[llvm] [AMDGPU] Only try DecoderTables for the current subtarget. NFCI. (PR #82992)

Jay Foad via llvm-commits llvm-commits at lists.llvm.org
Mon Feb 26 04:09:11 PST 2024


https://github.com/jayfoad created https://github.com/llvm/llvm-project/pull/82992

Speed up disassembly by only calling tryDecodeInst for DecoderTables
that make sense for the current subtarget.

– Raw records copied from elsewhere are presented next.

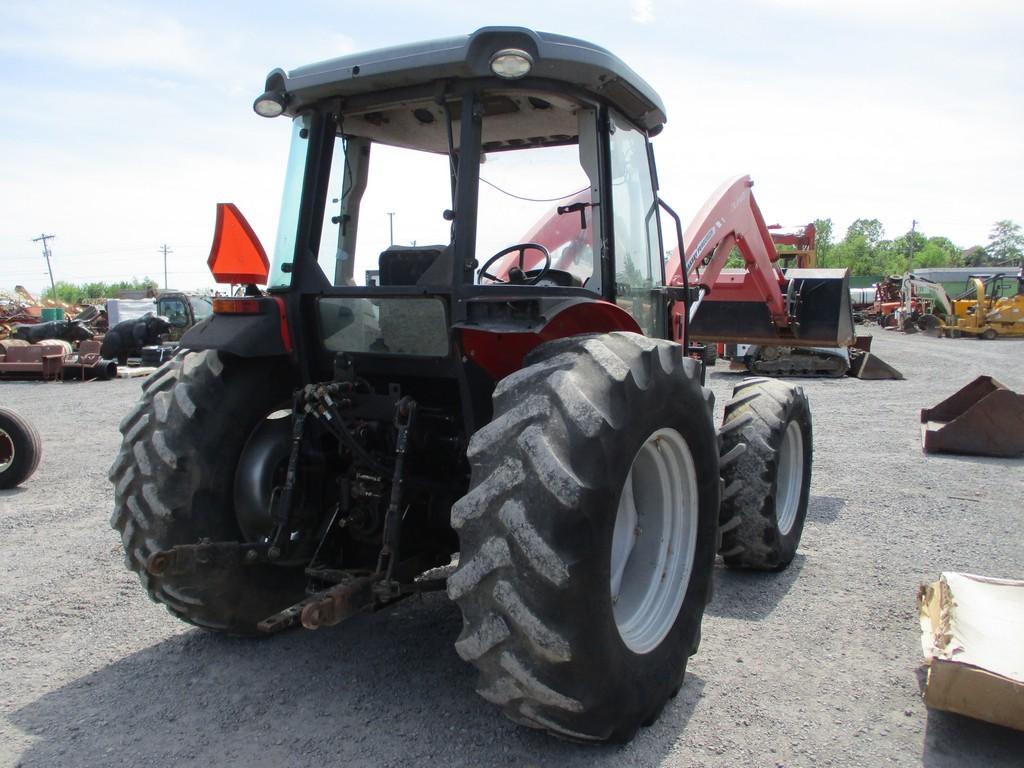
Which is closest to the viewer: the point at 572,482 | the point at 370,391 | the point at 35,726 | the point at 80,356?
the point at 572,482

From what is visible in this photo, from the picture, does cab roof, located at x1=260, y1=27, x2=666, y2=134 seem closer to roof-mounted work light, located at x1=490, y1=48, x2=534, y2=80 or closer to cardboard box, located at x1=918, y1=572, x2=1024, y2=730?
roof-mounted work light, located at x1=490, y1=48, x2=534, y2=80

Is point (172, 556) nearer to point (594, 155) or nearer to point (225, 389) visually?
point (225, 389)

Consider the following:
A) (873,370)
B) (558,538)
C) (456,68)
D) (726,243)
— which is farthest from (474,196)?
(873,370)

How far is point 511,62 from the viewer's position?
2.75m

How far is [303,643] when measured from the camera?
3580mm

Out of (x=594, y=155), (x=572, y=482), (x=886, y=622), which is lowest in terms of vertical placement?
(x=886, y=622)

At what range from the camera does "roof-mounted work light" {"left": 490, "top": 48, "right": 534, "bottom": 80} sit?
2740 millimetres

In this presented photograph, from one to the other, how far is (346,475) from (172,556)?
78cm

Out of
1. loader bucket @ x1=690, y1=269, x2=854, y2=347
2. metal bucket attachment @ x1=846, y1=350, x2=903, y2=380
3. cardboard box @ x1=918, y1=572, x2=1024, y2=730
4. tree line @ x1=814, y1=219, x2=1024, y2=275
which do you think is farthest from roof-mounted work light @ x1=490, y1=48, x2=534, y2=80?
tree line @ x1=814, y1=219, x2=1024, y2=275

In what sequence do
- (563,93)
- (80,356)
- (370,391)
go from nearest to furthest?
(563,93) → (370,391) → (80,356)

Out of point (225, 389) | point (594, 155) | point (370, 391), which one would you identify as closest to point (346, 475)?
point (370, 391)

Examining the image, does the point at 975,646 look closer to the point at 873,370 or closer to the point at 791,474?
the point at 791,474

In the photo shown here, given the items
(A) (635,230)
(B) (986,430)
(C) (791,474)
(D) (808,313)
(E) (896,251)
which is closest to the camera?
(A) (635,230)

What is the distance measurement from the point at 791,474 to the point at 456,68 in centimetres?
336
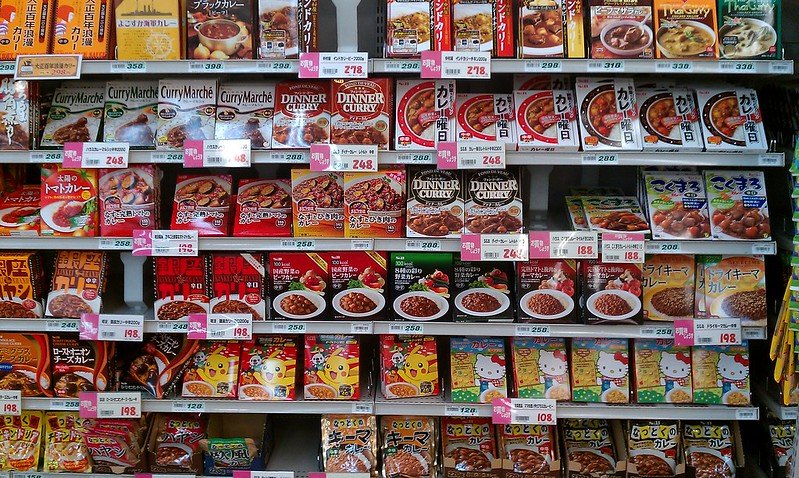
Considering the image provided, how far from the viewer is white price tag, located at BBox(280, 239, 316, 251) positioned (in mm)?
2729

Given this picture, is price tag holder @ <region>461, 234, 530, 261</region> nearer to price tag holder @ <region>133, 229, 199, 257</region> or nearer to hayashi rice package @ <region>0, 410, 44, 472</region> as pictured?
price tag holder @ <region>133, 229, 199, 257</region>

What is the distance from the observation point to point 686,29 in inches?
102

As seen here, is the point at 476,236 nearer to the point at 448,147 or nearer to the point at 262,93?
the point at 448,147

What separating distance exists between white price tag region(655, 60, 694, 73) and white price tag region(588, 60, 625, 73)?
126mm

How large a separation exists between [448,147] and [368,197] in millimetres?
358

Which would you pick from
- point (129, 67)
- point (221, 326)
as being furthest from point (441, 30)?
point (221, 326)

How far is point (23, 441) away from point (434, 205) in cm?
190

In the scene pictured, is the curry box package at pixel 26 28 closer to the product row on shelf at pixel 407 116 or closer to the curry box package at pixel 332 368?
the product row on shelf at pixel 407 116

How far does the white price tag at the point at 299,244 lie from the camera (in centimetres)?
273

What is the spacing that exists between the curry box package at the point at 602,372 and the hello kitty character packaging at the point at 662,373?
5 cm

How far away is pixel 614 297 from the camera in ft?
8.98

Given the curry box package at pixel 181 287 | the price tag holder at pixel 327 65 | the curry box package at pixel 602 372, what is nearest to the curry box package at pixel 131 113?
the curry box package at pixel 181 287

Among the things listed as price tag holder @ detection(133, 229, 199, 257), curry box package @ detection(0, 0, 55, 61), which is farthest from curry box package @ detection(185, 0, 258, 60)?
price tag holder @ detection(133, 229, 199, 257)

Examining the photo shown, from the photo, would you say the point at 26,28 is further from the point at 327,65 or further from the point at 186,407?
the point at 186,407
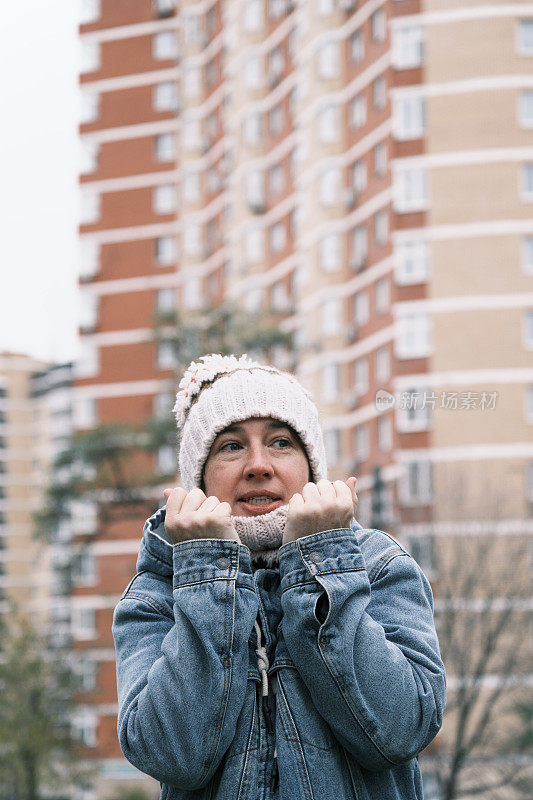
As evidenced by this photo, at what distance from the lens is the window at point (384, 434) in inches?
2015

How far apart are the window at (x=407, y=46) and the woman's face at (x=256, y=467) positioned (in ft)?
166

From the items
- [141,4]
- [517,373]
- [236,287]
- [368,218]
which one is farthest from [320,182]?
[141,4]

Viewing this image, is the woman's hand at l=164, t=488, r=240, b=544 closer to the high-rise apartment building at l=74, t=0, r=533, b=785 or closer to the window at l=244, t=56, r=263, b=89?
the high-rise apartment building at l=74, t=0, r=533, b=785

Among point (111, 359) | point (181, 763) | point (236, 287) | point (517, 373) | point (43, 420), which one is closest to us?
point (181, 763)

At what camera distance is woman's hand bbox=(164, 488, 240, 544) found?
10.4 ft

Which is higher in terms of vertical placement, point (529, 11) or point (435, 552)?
point (529, 11)

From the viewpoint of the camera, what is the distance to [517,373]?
1959 inches

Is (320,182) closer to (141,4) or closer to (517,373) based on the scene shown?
(517,373)

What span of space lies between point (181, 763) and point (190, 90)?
68.5 meters

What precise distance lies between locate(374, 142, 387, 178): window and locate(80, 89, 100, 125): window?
20777 millimetres

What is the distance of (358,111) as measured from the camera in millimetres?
55938

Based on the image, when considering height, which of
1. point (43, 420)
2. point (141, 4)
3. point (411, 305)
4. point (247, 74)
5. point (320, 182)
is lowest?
point (43, 420)

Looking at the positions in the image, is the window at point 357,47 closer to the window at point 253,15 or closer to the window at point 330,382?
the window at point 253,15

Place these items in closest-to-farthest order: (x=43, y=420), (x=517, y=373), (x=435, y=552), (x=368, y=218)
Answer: (x=435, y=552) < (x=517, y=373) < (x=368, y=218) < (x=43, y=420)
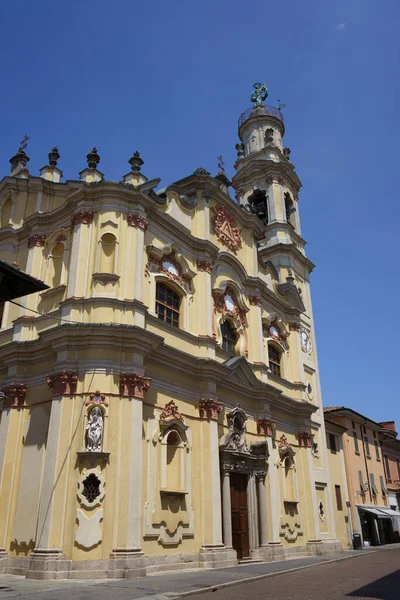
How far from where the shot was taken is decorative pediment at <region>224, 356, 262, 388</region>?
20.2 metres

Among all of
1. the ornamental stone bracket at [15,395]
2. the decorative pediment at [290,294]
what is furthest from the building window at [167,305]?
the decorative pediment at [290,294]

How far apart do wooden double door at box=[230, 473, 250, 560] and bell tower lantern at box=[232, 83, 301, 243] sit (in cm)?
1517

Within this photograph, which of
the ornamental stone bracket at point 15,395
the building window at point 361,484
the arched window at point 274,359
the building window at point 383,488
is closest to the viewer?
the ornamental stone bracket at point 15,395

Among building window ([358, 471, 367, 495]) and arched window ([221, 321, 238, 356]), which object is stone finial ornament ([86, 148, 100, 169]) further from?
building window ([358, 471, 367, 495])

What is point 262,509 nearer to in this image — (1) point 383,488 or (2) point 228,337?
(2) point 228,337

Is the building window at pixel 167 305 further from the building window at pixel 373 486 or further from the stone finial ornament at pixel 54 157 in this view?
the building window at pixel 373 486

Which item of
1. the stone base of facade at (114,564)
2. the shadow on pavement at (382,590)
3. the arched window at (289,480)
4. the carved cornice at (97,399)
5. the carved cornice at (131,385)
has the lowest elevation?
the shadow on pavement at (382,590)

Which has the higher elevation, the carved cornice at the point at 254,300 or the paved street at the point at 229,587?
the carved cornice at the point at 254,300

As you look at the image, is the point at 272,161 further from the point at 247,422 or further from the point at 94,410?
the point at 94,410

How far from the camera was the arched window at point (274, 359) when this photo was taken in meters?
25.1

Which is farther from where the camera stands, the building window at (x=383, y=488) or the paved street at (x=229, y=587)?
the building window at (x=383, y=488)

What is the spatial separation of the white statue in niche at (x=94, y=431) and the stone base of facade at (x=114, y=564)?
8.83 ft

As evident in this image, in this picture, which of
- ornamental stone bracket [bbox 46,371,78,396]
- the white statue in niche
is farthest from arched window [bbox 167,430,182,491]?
ornamental stone bracket [bbox 46,371,78,396]

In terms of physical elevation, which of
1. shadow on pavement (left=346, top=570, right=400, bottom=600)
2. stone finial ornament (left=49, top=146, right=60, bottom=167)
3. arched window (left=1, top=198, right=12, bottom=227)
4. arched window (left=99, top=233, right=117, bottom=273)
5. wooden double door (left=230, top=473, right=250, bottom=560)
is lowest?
shadow on pavement (left=346, top=570, right=400, bottom=600)
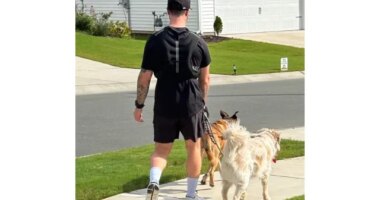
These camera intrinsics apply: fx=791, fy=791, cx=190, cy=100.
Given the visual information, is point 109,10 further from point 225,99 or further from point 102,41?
point 225,99

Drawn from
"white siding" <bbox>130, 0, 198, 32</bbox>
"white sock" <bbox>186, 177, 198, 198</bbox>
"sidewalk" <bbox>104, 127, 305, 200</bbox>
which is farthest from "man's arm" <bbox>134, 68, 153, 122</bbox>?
"white siding" <bbox>130, 0, 198, 32</bbox>

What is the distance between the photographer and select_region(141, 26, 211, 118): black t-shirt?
5.95m

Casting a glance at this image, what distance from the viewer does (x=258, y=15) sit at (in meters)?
33.3

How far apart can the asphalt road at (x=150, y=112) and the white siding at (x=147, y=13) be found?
11825mm

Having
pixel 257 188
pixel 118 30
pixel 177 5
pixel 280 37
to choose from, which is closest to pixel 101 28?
pixel 118 30

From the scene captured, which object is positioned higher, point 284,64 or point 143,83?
point 143,83

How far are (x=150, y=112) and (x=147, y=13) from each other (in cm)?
1823

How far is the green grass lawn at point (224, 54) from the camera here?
22859mm

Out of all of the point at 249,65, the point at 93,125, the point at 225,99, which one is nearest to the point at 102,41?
the point at 249,65

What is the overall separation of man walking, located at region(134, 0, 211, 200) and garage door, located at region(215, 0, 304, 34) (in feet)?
84.5

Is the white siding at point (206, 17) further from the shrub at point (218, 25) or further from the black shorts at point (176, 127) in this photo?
the black shorts at point (176, 127)

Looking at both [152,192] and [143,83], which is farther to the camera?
[143,83]

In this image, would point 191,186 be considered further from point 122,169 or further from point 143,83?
point 122,169
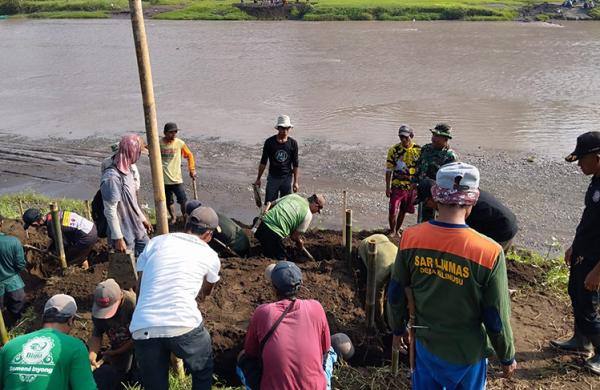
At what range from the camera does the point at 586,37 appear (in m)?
32.0

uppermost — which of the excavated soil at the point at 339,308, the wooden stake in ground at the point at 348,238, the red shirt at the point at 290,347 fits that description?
the red shirt at the point at 290,347

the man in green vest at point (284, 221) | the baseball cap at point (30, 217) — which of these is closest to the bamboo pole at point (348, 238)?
the man in green vest at point (284, 221)

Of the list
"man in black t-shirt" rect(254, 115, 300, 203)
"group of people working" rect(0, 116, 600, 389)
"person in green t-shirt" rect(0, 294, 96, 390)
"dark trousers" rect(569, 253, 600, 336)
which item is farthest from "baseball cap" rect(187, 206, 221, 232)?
"man in black t-shirt" rect(254, 115, 300, 203)

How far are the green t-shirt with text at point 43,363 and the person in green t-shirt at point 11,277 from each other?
271 centimetres

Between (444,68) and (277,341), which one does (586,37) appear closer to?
(444,68)

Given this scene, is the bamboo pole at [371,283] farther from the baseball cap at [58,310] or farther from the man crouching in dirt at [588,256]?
the baseball cap at [58,310]

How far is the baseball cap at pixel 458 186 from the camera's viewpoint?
2896 millimetres

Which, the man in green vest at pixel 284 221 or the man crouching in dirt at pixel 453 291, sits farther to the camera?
the man in green vest at pixel 284 221

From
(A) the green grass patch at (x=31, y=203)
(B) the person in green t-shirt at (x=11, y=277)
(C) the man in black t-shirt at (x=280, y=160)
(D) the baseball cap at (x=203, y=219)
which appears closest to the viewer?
(D) the baseball cap at (x=203, y=219)

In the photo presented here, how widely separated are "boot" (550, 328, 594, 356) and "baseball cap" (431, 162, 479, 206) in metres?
2.62

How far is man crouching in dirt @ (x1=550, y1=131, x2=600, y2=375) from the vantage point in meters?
4.01

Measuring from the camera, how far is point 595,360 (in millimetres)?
4484

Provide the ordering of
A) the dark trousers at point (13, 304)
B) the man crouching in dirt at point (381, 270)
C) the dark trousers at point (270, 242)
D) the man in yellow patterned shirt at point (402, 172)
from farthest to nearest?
the man in yellow patterned shirt at point (402, 172) → the dark trousers at point (270, 242) → the dark trousers at point (13, 304) → the man crouching in dirt at point (381, 270)

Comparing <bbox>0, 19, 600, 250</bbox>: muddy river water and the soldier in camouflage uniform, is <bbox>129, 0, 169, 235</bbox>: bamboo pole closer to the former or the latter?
the soldier in camouflage uniform
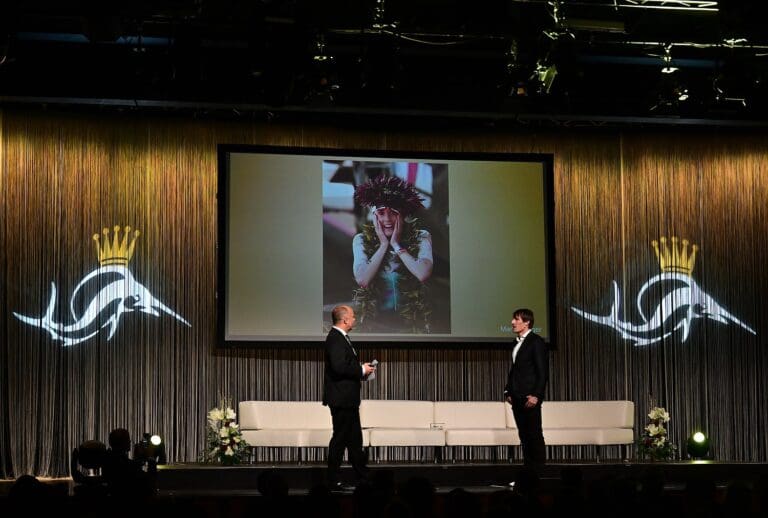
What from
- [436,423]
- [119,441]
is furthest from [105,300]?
[119,441]

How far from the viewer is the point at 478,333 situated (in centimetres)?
1007

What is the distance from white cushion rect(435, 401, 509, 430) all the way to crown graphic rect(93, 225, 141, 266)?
10.6ft

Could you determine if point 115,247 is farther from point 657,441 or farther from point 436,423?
point 657,441

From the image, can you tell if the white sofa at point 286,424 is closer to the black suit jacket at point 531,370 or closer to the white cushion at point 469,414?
the white cushion at point 469,414

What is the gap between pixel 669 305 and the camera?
10.6m

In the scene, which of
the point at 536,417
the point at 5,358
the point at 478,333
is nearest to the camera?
the point at 536,417

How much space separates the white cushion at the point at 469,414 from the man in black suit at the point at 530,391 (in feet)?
5.12

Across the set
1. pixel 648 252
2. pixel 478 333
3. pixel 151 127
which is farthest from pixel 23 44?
pixel 648 252

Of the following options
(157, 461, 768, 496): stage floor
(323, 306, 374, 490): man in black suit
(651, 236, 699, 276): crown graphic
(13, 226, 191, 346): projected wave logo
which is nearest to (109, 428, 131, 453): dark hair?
(323, 306, 374, 490): man in black suit

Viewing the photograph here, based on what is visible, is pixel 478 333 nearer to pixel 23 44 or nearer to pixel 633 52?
pixel 633 52

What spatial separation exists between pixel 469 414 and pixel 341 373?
2.55 meters

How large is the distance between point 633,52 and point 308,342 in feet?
13.1

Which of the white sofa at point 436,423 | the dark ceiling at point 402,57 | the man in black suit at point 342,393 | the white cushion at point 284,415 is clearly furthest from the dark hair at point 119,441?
the white cushion at point 284,415

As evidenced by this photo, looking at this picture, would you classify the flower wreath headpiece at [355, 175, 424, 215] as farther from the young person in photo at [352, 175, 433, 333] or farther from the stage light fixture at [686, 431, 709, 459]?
the stage light fixture at [686, 431, 709, 459]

This gives a 1.3x speed-up on check-llvm-mc-disassembler-amdgpu in my
Release+Asserts build.

>From 9d4151d7dff8af7854fb1052024b34afacf91cbe Mon Sep 17 00:00:00 2001
From: Jay Foad <jay.foad at amd.com>
Date: Thu, 22 Feb 2024 11:16:53 +0000
Subject: [PATCH] [AMDGPU] Only try DecoderTables for the current subtarget.
 NFCI.

Speed up disassembly by only calling tryDecodeInst for DecoderTables
that make sense for the current subtarget.

This gives a 1.3x speed-up on check-llvm-mc-disassembler-amdgpu in my
Release+Asserts build.
---
 .../Disassembler/AMDGPUDisassembler.cpp       | 45 ++++++++++++-------
 .../AMDGPU/Disassembler/AMDGPUDisassembler.h  |  1 +
 llvm/lib/Target/AMDGPU/MIMGInstructions.td    |  6 +--
 3 files changed, 34 insertions(+), 18 deletions(-)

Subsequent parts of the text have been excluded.